We conclude with Stan Scott’s Poetry and the Art of Meditation: Going behind the Symbols, which returns us by a circuitous path to poetry and inner work. “Can poetry guide readers to spiritual experience,” Scott asks, and answers that the Benedictine practice of lectio divina, or sacred reading, can be a bridge to spiritual experience, especially when the object of contemplation is poetry centered on the mystical. Sacred reading is a meditative stance in which the reader commits complete attention to the text. By surrendering to the text, especially the poetic text which makes unusual demands on attention, readers are present with the text. Such a centering “sets us on a course of removing fear and so restoring our vital relations to Spirit.” Scott then illustrates lectio divina by a richly textured reading of poetic texts that evoke spiritual experiences and development. Engaging in sacred reading, Scott concludes, helps our students act “with greater responsibility toward what is authentic in themselves and others.”

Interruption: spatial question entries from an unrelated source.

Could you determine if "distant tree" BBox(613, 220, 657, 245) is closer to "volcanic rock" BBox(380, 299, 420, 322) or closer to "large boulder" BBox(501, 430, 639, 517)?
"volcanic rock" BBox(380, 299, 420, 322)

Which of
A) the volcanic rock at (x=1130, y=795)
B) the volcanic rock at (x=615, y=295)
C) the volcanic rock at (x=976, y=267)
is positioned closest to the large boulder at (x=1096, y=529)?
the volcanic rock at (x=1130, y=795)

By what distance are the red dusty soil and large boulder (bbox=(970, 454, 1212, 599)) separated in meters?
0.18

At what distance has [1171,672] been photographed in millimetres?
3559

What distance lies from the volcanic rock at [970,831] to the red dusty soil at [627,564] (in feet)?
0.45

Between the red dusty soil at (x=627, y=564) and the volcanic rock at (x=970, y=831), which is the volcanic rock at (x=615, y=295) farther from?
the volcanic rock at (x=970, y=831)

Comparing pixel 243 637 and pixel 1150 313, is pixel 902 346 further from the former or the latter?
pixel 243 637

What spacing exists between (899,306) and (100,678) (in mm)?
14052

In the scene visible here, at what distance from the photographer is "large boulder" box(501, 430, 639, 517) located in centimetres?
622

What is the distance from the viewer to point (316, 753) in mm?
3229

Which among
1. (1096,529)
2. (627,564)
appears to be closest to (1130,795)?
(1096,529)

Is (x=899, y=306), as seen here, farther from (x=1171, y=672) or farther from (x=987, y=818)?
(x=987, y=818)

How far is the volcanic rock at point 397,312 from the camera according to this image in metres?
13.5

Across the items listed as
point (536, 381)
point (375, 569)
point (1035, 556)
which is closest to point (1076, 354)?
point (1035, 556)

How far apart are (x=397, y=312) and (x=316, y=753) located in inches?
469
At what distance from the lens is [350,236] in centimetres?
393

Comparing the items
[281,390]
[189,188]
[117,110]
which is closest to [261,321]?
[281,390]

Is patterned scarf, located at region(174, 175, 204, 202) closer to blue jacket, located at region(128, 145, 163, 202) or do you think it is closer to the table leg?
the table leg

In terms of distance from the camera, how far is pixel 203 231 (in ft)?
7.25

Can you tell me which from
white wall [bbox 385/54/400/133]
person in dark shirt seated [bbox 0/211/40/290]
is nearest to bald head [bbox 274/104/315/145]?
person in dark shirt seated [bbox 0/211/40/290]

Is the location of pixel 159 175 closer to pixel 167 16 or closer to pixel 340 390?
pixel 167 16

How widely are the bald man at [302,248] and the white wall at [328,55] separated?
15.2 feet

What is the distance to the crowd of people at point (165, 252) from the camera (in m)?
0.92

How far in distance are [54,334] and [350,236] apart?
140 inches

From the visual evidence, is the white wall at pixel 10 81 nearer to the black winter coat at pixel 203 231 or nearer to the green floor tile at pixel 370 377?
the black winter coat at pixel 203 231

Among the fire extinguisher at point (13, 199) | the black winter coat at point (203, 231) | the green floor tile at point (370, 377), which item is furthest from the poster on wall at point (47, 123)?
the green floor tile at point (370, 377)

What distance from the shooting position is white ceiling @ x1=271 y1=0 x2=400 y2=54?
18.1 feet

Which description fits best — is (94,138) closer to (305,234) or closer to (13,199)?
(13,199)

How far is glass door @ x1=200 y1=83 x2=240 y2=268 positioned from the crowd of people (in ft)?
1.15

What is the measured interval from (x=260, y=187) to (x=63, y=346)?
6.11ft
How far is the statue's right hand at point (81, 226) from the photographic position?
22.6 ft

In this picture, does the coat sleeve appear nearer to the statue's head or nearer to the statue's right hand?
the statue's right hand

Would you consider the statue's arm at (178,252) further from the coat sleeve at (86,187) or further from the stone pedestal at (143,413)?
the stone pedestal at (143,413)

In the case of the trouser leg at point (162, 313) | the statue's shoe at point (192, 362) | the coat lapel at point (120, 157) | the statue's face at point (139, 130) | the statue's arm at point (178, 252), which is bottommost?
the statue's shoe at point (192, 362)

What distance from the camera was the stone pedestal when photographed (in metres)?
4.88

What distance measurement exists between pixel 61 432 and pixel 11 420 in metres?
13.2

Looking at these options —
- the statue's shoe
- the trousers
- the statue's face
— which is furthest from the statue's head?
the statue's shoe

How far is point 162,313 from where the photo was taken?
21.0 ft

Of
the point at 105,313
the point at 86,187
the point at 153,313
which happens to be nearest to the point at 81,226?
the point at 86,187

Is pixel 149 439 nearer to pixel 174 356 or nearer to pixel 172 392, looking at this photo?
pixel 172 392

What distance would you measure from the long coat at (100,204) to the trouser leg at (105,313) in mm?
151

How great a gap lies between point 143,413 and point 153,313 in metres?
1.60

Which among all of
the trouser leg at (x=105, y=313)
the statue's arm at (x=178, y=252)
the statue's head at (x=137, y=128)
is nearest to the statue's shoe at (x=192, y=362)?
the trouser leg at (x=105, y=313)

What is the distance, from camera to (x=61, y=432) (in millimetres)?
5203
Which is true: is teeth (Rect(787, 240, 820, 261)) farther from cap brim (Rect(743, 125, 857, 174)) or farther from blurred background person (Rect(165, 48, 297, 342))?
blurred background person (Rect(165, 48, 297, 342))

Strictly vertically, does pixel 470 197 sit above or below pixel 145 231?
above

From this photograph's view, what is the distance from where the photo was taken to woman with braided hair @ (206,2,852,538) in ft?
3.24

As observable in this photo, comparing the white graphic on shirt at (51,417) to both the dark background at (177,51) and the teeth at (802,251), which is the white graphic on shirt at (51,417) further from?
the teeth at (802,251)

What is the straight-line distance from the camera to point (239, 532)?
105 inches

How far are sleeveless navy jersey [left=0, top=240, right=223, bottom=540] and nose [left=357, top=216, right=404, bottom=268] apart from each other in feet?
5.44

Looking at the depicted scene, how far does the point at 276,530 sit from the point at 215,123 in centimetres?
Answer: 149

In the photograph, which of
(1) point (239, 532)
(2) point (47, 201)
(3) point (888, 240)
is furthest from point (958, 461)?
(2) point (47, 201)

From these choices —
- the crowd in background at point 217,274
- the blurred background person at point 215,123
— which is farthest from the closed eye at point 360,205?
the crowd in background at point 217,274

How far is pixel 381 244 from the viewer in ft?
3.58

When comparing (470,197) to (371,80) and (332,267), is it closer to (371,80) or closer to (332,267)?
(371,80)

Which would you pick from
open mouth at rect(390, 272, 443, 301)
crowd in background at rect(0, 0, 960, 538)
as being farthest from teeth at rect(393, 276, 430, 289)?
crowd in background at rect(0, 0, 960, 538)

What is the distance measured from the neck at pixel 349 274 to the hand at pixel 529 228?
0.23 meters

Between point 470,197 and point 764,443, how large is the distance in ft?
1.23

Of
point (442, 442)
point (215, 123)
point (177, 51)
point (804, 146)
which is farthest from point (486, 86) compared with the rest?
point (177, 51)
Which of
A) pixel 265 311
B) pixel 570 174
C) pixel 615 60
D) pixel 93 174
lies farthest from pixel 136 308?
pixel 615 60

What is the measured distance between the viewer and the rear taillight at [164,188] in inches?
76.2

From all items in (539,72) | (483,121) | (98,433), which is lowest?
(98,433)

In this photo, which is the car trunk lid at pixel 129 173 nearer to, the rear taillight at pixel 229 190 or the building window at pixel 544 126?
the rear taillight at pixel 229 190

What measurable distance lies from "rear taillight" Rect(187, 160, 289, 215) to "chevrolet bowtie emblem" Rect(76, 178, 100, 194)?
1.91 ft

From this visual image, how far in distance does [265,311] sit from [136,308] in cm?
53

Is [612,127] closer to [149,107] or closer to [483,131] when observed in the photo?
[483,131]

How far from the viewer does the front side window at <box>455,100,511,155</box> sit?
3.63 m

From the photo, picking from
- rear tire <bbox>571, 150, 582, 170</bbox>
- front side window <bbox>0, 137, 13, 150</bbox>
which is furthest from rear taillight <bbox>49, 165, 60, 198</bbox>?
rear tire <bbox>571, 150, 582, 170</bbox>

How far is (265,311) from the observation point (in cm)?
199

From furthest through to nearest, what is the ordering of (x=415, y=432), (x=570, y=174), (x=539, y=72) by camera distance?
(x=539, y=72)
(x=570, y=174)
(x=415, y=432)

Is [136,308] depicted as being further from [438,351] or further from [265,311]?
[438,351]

Contemplating and experiencing an object’s inscape drove Hopkins’ poetry and balanced him between his spiritual faith and his passionate appreciation for the “pied beauty” of the natural world. Wedded to his keen naturalistic eye and infused with his spiritual calling, inscape served as the site of his inner work. As both teachers and learners, we too are called to commit ourselves to inner work, to an exploration and a charting of inscape that will foster excellence in teaching and learning. As Palmer reminds us, “the most practical thing we can achieve in any kind of work is insight into what is happening inside us as we do it” (5). The essays in this volume of JAEPL provide a map, a Beidecker, to just such an endeavor.

Works Cited

Hopkins, Gerard Manley. God’s Grandeur.The Poems of Gerald Manley Hopkins (1918). 22 Aug. 2005. http://www.dundee.ac.uk/english/wics/gmh/framconc.htm.

—. Pied Beauty.The Poems of Gerald Manley Hopkins (1918). 22 Aug. 2005. http://www.dundee.ac.uk/english/wics/gmh/framconc.htm.

Palmer, Parker. The Courage to Teach: Exploring the Inner Landscape of a Teacher’s Life. San Francisco: Jossey-Bass, 1998.